TEXT PASSAGE:
======

What does insurance cover during a war? (II) International transportation
Most policies exclude the risk of war from their coverages, as we explained in this article, in which we reviewed how modern conflicts have shaped the current insurance market. However, there is one sector in which insurance is very present, guaranteeing its operation against the risks of armed violence: international transport. We tell you how to act in cases such as the invasion of Ukraine.
Maritime trade, which today moves more than 80% of world trade, was also one of the areas in which insurance began to flourish historically. Merchants who shipped their products to all parts of the world protected them with policies that initially did not differentiate between possible incidents: whether the cargo was spoiled by bad weather, piracy, or the cannons of an enemy country, the insured received compensation.
But in the early 19th century, the Napoleonic wars caused such a large number of losses—through the destruction of ships and through their capture or confiscation—that insurers began to rethink how they dealt with these risks, covering them specifically or excluding certain cases. The sector grew and internationalized, and in 1906, given the need for standardization, the large British insurers—the ones that dominated this market at the time—drafted the “War and Strikes” clauses, which were adopted globally and, with few updates, have been maintained to the present day.
The so-called war and strikes coverage includes damages or losses caused by:
- War, civil war, rebellion, insurrection, revolution, or civil strife arising therefrom, or hostile acts committed by or against a belligerent power.

======

TO DO:
- A) In the article on war insurance, rewrite the passage starting at "But in the early" and ending at "the present day.", replacing "ships" with "vessels".
- B) According to the article on war insurance, in what year did the large British insurers draft the "War and Strikes" clauses?
- C) Based on the article on war insurance, why did insurers in the early 19th century begin to rethink how they handled war risks?

EXTRACTED ENTRIES:
======

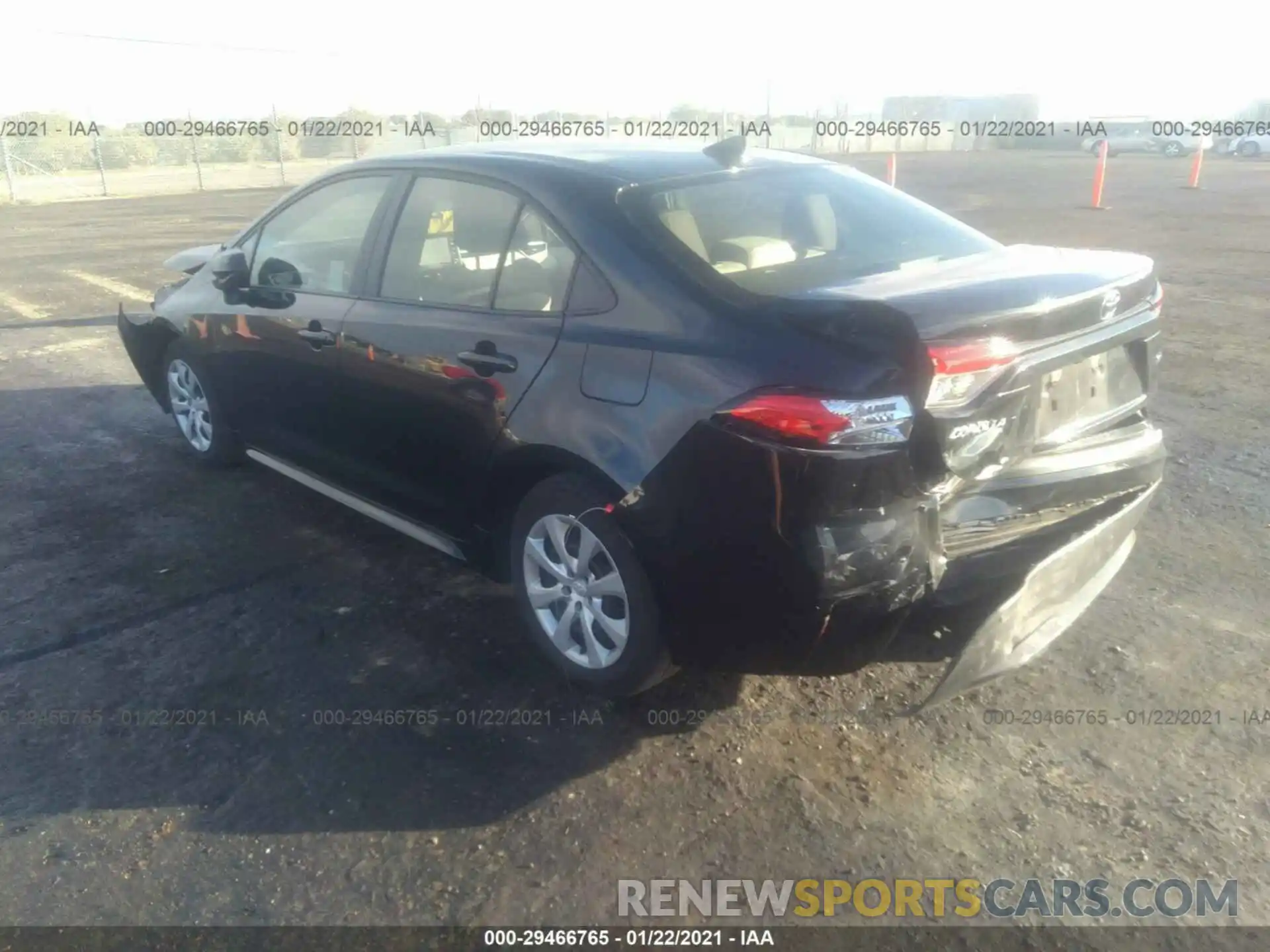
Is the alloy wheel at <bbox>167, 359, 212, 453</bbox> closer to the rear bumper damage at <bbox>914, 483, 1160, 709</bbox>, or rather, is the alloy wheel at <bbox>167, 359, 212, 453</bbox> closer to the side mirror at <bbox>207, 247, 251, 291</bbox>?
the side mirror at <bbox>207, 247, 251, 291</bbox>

======

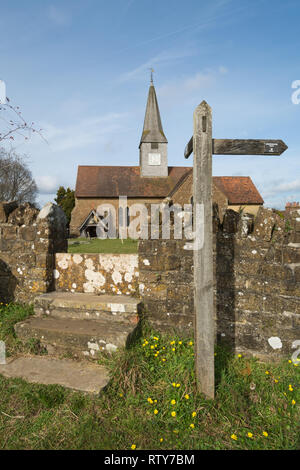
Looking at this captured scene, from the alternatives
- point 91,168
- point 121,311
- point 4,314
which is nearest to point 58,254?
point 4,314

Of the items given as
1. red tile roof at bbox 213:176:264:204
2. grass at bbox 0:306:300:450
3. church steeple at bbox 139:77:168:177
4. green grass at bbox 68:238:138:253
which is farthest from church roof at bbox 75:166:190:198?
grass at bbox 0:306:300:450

======

SOLUTIONS:
- A)
But in the early 19th century, the Napoleonic wars caused such a large number of losses—through the destruction of vessels and through their capture or confiscation—that insurers began to rethink how they dealt with these risks, covering them specifically or excluding certain cases. The sector grew and internationalized, and in 1906, given the need for standardization, the large British insurers—the ones that dominated this market at the time—drafted the “War and Strikes” clauses, which were adopted globally and, with few updates, have been maintained to the present day.

- B) 1906

- C) The Napoleonic wars caused a very large number of losses. Ships were destroyed, captured or confiscated, so insurers started either covering these risks specifically or excluding certain cases.